Contesta brevemente estas preguntas sobre el extracto del documento:
1. ¿Con qué comida se compara el gusto por leer?
2. ¿Qué muerte causó la emoción de la que se escribió ayer?
3. Según algunos lectores, ¿qué pasaporte tendría que sacarse quien escribe si dice que algo le gusta de Japón?

EXTRACTO DEL DOCUMENTO >>
= = = = = = =

Me gusta tanto leer como los canelones con bechamel.
No son incompatibles.
Ayer, cuando escribía acerca de mi emoción por la muerte de la reina inglesa, hubo quien me echó en cara no lamentar la muerte de los niños bombardeados en la guerra o de los ancianos muertos por Covid.
Además de no haber leído mis textos referidos a estos temas, que no tenían por qué, les aclararía que todos tenemos un corazón muy grande para sentir emociones. Incluso muchas al mismo tiempo. Somos así de interesantes los humanos, que tenemos grandes capacidades, muchas veces desaprovechadas, para sentir y empatizar.
Hay una minoría de lectores que, cuando yo critico, humildemente, algo que no me gusta de mis compatriotas, me dicen que me vaya de España; que si digo que algo me gusta de Japón, me piden que me saque el pasaporte japonés; que si comento que Auster es maravilloso, me acusan de no haber leído a Philip Roth; que si flipo con el arte contemporáneo, que me vaya al Museo del Prado; que si me preocupa el racismo contra los negros, estoy contra los gitanos.

= = = = = = =

INFORMACIÓN PROPORCIONADA >>

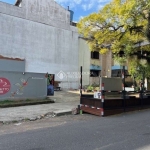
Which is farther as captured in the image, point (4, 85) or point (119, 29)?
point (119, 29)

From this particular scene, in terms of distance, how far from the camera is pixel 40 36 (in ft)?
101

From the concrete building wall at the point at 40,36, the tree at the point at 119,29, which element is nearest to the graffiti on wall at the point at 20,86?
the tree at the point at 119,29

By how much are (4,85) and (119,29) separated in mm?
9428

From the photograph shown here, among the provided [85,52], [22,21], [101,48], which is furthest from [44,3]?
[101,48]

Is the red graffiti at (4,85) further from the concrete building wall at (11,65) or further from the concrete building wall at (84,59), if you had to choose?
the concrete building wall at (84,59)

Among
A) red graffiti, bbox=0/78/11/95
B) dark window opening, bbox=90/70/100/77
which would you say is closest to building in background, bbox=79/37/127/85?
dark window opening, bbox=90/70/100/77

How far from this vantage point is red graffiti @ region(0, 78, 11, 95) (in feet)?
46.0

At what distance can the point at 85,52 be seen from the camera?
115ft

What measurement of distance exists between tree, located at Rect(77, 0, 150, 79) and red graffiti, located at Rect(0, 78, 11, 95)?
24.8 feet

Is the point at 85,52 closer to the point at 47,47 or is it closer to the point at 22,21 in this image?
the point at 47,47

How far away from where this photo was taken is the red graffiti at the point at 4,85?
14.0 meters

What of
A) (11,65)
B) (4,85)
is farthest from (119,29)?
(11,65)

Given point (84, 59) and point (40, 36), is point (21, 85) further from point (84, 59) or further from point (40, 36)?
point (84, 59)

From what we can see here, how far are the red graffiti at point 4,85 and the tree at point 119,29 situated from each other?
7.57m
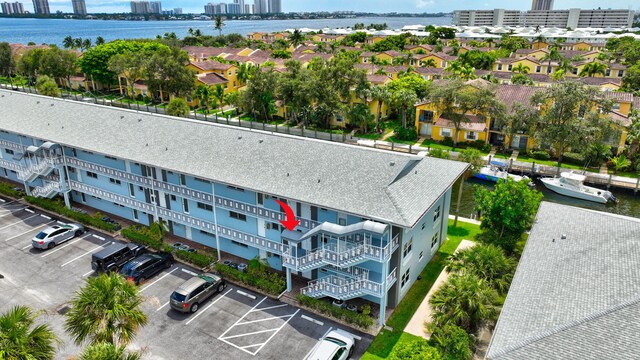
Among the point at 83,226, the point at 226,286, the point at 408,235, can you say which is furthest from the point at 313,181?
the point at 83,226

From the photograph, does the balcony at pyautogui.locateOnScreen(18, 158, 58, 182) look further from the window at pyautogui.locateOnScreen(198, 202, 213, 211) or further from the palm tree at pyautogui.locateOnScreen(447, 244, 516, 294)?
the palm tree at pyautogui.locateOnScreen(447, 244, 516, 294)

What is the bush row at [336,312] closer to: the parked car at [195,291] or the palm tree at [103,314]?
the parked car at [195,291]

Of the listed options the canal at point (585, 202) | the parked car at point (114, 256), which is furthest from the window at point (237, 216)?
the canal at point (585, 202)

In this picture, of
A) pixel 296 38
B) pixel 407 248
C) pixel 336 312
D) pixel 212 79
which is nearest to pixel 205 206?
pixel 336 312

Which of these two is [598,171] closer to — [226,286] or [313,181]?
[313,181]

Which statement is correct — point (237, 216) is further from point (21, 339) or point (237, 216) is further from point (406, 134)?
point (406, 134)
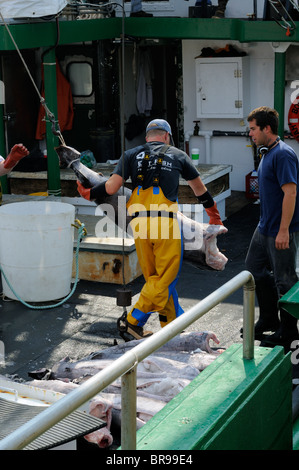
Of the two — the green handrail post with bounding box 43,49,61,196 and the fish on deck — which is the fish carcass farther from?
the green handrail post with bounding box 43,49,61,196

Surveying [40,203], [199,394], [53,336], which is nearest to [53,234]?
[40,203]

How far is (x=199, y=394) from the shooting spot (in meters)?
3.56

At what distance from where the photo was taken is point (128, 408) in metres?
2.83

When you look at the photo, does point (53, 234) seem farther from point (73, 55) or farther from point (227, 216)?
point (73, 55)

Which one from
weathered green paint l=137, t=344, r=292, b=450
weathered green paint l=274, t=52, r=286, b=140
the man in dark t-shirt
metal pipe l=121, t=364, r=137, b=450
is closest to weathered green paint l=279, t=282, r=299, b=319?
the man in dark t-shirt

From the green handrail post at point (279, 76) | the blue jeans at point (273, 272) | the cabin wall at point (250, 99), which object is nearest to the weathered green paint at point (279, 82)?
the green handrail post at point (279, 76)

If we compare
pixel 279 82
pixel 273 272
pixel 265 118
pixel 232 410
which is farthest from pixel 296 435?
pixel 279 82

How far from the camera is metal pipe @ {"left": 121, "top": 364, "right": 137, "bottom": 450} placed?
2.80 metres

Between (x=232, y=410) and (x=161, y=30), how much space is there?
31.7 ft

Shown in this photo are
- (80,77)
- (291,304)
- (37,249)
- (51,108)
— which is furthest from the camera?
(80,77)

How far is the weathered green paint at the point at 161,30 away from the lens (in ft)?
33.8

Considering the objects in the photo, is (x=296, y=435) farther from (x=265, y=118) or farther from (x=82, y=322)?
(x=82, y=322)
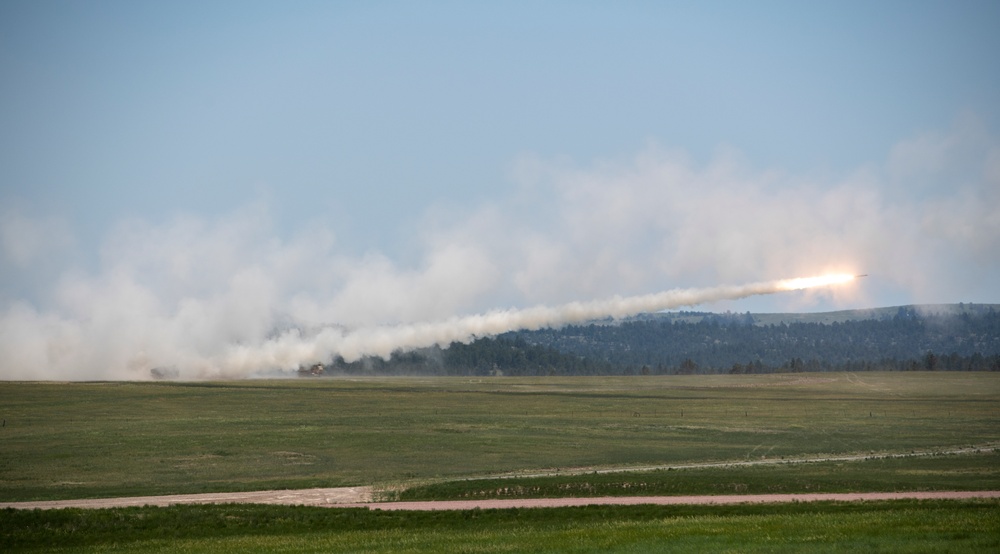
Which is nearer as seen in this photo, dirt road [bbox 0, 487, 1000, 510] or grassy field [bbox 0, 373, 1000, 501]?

= = = = = = =

RESPUESTA ESCRITA >>
1. Con los canelones con bechamel.
2. La muerte de la reina inglesa.
3. El pasaporte japonés.